_REQUIRED ACTION_.
Nothing in the entries may change when they are transcribed.

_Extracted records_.
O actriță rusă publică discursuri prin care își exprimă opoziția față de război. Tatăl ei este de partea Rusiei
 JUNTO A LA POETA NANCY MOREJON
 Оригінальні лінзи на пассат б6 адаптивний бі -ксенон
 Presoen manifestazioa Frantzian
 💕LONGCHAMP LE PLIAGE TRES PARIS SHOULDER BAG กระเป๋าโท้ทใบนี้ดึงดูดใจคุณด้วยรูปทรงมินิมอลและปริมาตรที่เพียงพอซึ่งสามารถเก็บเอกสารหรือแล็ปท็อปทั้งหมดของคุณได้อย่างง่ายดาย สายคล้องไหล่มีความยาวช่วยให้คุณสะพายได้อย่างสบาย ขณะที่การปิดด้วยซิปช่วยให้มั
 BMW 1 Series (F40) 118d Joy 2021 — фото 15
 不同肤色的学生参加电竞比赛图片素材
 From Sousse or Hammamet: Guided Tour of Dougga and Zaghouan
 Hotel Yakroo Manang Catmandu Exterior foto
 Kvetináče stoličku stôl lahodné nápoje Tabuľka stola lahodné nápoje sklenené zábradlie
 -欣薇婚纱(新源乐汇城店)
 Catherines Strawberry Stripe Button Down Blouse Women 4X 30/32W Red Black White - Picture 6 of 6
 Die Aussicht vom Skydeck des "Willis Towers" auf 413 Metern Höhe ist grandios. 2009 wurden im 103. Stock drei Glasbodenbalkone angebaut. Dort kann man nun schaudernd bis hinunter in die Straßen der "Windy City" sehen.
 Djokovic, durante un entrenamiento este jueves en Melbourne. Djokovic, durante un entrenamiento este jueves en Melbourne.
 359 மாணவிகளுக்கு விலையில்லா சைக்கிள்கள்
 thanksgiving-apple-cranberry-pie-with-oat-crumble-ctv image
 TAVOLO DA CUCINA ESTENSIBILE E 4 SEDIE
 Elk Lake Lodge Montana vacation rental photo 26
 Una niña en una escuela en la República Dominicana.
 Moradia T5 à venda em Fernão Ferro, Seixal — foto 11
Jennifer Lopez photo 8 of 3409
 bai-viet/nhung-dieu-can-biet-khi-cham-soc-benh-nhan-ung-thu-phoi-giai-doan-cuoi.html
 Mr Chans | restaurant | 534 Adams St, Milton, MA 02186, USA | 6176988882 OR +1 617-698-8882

_ANSWER TO THIS PROBLEM_.
O actriță rusă publică discursuri prin care își exprimă opoziția față de război. Tatăl ei este de partea Rusiei
 JUNTO A LA POETA NANCY MOREJON
 Оригінальні лінзи на пассат б6 адаптивний бі -ксенон
 Presoen manifestazioa Frantzian
 💕LONGCHAMP LE PLIAGE TRES PARIS SHOULDER BAG กระเป๋าโท้ทใบนี้ดึงดูดใจคุณด้วยรูปทรงมินิมอลและปริมาตรที่เพียงพอซึ่งสามารถเก็บเอกสารหรือแล็ปท็อปทั้งหมดของคุณได้อย่างง่ายดาย สายคล้องไหล่มีความยาวช่วยให้คุณสะพายได้อย่างสบาย ขณะที่การปิดด้วยซิปช่วยให้มั
 BMW 1 Series (F40) 118d Joy 2021 — фото 15
 不同肤色的学生参加电竞比赛图片素材
 From Sousse or Hammamet: Guided Tour of Dougga and Zaghouan
 Hotel Yakroo Manang Catmandu Exterior foto
 Kvetináče stoličku stôl lahodné nápoje Tabuľka stola lahodné nápoje sklenené zábradlie
 -欣薇婚纱(新源乐汇城店)
 Catherines Strawberry Stripe Button Down Blouse Women 4X 30/32W Red Black White - Picture 6 of 6
 Die Aussicht vom Skydeck des "Willis Towers" auf 413 Metern Höhe ist grandios. 2009 wurden im 103. Stock drei Glasbodenbalkone angebaut. Dort kann man nun schaudernd bis hinunter in die Straßen der "Windy City" sehen.
 Djokovic, durante un entrenamiento este jueves en Melbourne. Djokovic, durante un entrenamiento este jueves en Melbourne.
 359 மாணவிகளுக்கு விலையில்லா சைக்கிள்கள்
 thanksgiving-apple-cranberry-pie-with-oat-crumble-ctv image
 TAVOLO DA CUCINA ESTENSIBILE E 4 SEDIE
 Elk Lake Lodge Montana vacation rental photo 26
 Una niña en una escuela en la República Dominicana.
 Moradia T5 à venda em Fernão Ferro, Seixal — foto 11
Jennifer Lopez photo 8 of 3409
 bai-viet/nhung-dieu-can-biet-khi-cham-soc-benh-nhan-ung-thu-phoi-giai-doan-cuoi.html
 Mr Chans | restaurant | 534 Adams St, Milton, MA 02186, USA | 6176988882 OR +1 617-698-8882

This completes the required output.